Однажды её нашли засыпанную снегом, врачи ампутировали два отмороженных пальца, и через несколько дней опустили. Однажды она неделю пролежала в бурьянах в полуобморочном состоянии, сгорая от жара. Однажды её рвало так, что, казалось, вся требуха вывалится наружу, а вместе с поносом выльется вся кровь. Однажды её до полусмерти избили бомжи за место под солнцем, когда она полезла в «чужой» мусорный бак.
Каждый раз она была на шаг от смерти, но каждый раз ускользала из её лап и снова возвращалась к трубе и клёнам. И прохожие облегчённо вздыхали. То ли тому, что у них всё уж не так и плохо, как у некоторых, то ли тому, что всё возвращается и мир незыблем, то ли ещё чему-то, глубоко личному и эгоистичному.

А Зина сидела и смотрела, как небо сыплется ей в ладони белыми замысловато-геометрическими хлопьями, и тает, превращаясь в капельки воды. И радовалась, тому, что снежинки такие красивые и разные, и что их миллиарды. И тому, что боль в желудке утихла, и что не так холодно, и что где-то смеётся ребёнок, и что она наелась булкой, и что всё вокруг так ладно и красиво, и тому, что она жива и не собирается умирать.
Это всё вместе дарило ей счастье, которому мог бы позавидовать каждый проходящий мимо.
Жаль, конечно, что ей сложно всё это сформулировать и выразить и понять. Но это не столь важно.

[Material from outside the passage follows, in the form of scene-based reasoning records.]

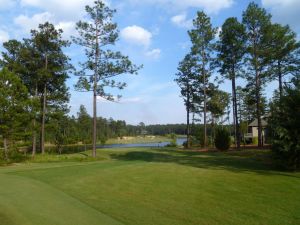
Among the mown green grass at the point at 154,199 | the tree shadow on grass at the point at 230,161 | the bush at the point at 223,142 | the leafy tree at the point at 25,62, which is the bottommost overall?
the mown green grass at the point at 154,199

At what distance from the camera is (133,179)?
11.4 meters

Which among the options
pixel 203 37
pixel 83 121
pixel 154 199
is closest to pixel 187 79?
pixel 203 37

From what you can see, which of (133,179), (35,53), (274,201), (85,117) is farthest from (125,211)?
(85,117)

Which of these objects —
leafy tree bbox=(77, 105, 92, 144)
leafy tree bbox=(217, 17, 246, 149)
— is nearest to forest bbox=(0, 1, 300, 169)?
leafy tree bbox=(217, 17, 246, 149)

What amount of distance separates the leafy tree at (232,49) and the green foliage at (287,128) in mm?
14782

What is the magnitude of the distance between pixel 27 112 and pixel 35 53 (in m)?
9.11

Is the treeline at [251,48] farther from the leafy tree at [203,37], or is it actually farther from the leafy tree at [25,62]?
the leafy tree at [25,62]

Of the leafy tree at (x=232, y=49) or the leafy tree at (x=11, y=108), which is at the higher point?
the leafy tree at (x=232, y=49)

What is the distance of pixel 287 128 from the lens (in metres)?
14.2

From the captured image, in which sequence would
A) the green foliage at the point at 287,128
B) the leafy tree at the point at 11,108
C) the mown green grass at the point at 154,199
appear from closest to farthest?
1. the mown green grass at the point at 154,199
2. the green foliage at the point at 287,128
3. the leafy tree at the point at 11,108

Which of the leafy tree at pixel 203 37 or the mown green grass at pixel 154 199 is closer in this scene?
the mown green grass at pixel 154 199

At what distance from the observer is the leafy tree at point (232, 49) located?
29766 mm

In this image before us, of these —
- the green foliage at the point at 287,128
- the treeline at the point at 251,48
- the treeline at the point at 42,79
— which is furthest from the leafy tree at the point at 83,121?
the green foliage at the point at 287,128

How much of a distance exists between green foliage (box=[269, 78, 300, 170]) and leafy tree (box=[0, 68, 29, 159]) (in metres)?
16.6
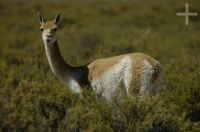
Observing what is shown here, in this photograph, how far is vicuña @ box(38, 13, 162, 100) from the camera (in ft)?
29.3

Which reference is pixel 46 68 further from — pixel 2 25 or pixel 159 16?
pixel 159 16

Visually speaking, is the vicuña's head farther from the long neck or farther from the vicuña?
the long neck

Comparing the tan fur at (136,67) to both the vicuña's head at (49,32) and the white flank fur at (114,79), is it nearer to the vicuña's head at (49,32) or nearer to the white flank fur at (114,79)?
the white flank fur at (114,79)

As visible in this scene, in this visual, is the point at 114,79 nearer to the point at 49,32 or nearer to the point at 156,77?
the point at 156,77

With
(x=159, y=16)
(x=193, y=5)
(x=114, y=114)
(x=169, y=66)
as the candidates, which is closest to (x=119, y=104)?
(x=114, y=114)

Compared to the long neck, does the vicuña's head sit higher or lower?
higher

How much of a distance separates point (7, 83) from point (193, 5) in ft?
147

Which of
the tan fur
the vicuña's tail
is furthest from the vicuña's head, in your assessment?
the vicuña's tail

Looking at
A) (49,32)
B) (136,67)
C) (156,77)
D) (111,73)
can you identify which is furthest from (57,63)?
(156,77)

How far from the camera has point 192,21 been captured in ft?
165

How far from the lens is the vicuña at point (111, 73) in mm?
8930

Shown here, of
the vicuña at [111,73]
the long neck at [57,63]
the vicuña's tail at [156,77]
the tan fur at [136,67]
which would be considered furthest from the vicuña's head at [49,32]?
the vicuña's tail at [156,77]

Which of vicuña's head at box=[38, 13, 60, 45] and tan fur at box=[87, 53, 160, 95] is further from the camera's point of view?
vicuña's head at box=[38, 13, 60, 45]

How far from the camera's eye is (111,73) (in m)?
9.29
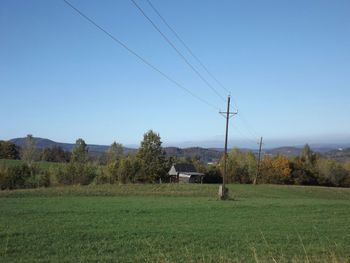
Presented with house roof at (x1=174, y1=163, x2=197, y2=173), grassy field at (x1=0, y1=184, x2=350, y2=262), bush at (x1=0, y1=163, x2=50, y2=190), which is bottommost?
bush at (x1=0, y1=163, x2=50, y2=190)

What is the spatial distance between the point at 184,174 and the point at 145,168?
16.1 meters

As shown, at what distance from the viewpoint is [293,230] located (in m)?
17.5

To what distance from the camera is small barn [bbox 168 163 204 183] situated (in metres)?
100

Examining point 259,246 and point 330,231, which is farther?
point 330,231

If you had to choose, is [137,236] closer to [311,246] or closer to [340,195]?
[311,246]

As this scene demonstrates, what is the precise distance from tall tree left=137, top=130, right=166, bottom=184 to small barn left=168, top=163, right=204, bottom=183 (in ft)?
27.5

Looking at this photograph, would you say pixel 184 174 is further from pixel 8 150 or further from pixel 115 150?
pixel 8 150

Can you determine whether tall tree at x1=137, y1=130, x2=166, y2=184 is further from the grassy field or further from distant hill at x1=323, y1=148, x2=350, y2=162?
the grassy field

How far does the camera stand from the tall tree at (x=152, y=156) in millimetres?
89000

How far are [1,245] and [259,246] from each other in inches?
315

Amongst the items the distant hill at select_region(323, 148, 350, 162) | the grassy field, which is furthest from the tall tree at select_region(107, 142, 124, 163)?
the grassy field

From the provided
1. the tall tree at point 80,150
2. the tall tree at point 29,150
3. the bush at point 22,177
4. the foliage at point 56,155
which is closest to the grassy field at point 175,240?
the bush at point 22,177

Светка специально для такого случая купила букет роз. Их лепестки плавали белыми корабликами в ванной. Всё должно быть красиво. Конечно, свечи и ароматические палочки. И музыка – что-нибудь печальное и многозначительное. И Светка совсем голая. Её должны найти голой. Это изыскано и эротично. И, когда он всё узнает, этот факт будет волновать его и он будет представлять её, голую, в белых лепестках, плавающих в красной воде.
Резать нужно вдоль. Чтобы наверняка. Страшно. Страшно, что будет больно. Смерти она не боится. Зачем жить, когда он с другой? Жизнь кончена и продолжение её не имеет смысла.
Светка покрепче зажала между пальцами лезвие и провела по запястью, затем, чтоб наверняка, ещё раз. Она откинула голову назад, чтобы не смотреть, как вода наполняется густым красным облаком.